Respeitosamente, tomo a liberdade de encaminhar a V. EXA. documentos narrando os estratosféricos prejuízos que as “bets” autorizadas pelo governo federal estão causando a milhões de brasileiros, que já dominados pelo vício do jogo de azar, que não é diversão, estão adoecendo, empobrecendo e enriquecendo desconhecidos empresários controladores de sites estrangeiros que operam essa nova modalidade de apostas com quota fixa no Brasil.

Para cumprir exigências da Portaria SPA 1231/2024, do Ministério da Fazenda, as empresas brasileiras com participação minoritária, estão servindo de subsidiárias para legitimar o ingresso de grupos de cassinos e de sites de apostas da América, Europa e África no promissor mercado brasileiro.

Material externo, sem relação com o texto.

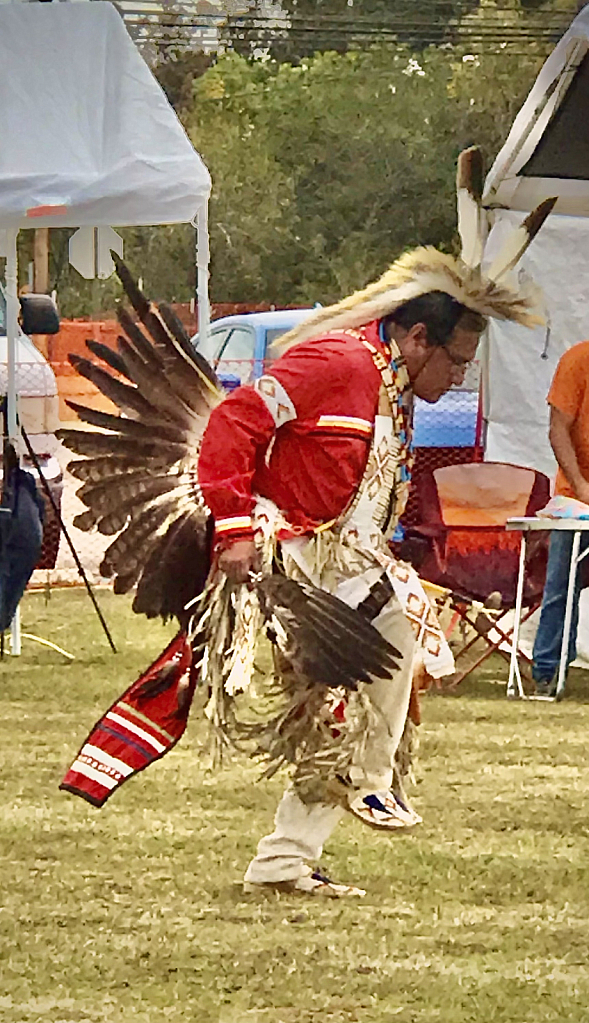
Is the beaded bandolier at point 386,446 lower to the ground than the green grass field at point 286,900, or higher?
higher

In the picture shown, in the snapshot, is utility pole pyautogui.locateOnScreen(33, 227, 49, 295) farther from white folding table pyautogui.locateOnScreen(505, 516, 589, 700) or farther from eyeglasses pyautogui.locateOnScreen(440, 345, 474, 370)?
eyeglasses pyautogui.locateOnScreen(440, 345, 474, 370)

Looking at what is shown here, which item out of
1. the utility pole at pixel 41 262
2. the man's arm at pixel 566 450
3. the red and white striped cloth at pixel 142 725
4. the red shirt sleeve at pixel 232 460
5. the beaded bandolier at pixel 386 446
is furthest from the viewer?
the utility pole at pixel 41 262

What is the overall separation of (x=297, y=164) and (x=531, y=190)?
77.2ft

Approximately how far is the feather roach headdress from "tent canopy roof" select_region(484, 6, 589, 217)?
359 centimetres

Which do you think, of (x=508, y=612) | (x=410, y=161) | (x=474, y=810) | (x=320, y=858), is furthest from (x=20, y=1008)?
(x=410, y=161)

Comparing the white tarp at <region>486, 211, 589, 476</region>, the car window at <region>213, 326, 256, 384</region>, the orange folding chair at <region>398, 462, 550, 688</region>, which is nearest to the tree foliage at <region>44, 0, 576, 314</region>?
the car window at <region>213, 326, 256, 384</region>

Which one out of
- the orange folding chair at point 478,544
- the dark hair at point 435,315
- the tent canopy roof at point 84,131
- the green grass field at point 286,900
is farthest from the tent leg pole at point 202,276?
the dark hair at point 435,315

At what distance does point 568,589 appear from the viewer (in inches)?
296

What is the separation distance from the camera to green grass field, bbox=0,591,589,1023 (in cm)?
384

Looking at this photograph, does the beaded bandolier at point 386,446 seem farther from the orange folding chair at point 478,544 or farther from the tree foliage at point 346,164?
the tree foliage at point 346,164

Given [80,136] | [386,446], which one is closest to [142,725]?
[386,446]

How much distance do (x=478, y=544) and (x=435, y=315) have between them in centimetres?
396

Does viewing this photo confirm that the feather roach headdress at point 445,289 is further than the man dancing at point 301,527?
Yes

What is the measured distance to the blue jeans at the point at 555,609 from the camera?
7551 millimetres
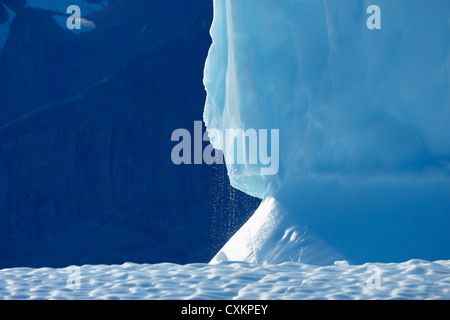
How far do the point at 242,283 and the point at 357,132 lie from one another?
206 cm

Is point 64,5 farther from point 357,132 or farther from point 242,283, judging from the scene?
point 242,283

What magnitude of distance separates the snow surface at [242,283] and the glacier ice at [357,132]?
0.74 m

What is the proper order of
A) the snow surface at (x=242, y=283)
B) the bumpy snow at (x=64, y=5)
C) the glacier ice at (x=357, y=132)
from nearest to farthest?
1. the snow surface at (x=242, y=283)
2. the glacier ice at (x=357, y=132)
3. the bumpy snow at (x=64, y=5)

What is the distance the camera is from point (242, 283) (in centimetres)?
377

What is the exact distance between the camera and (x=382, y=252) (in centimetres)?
476

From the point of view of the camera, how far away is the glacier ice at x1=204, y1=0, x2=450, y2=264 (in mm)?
4848

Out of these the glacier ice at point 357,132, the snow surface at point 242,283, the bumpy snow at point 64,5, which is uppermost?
the bumpy snow at point 64,5

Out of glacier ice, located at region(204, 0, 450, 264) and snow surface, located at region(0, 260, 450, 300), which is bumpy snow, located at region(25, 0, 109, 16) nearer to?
glacier ice, located at region(204, 0, 450, 264)

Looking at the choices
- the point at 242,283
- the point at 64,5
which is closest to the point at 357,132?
the point at 242,283

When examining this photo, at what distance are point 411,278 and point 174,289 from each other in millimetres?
1375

Para se habilitarem, de entrada, pagaram à Receita Federal, por cada outorga obtida, R$30.000.000,00 (trinta milhões de reais).

As informações ora juntadas sinalizam que ainda é tempo de conter o avanço dos promotores dessa jogatina desenfreada sobre os parcos recursos de milhões de brasileiros contagiados pela intensa, descontrolada, extravagante e caríssima propaganda veiculada pela televisão 24 horas por dia. 

Segundo dados oficiais, em 2024, as “bets” tiraram de circulação cerca de R$200 bilhões, dinheiro que seria usado para gastos em supermercados, remédios, serviços públicos (água, luz) e pagamento de dívidas vencidas.

No aguardo de possíveis providências saneadoras por parte do Poder Judiciário, aproveito o ensejo para saudar V. EXA. pela assunção no cargo de presidente do STF.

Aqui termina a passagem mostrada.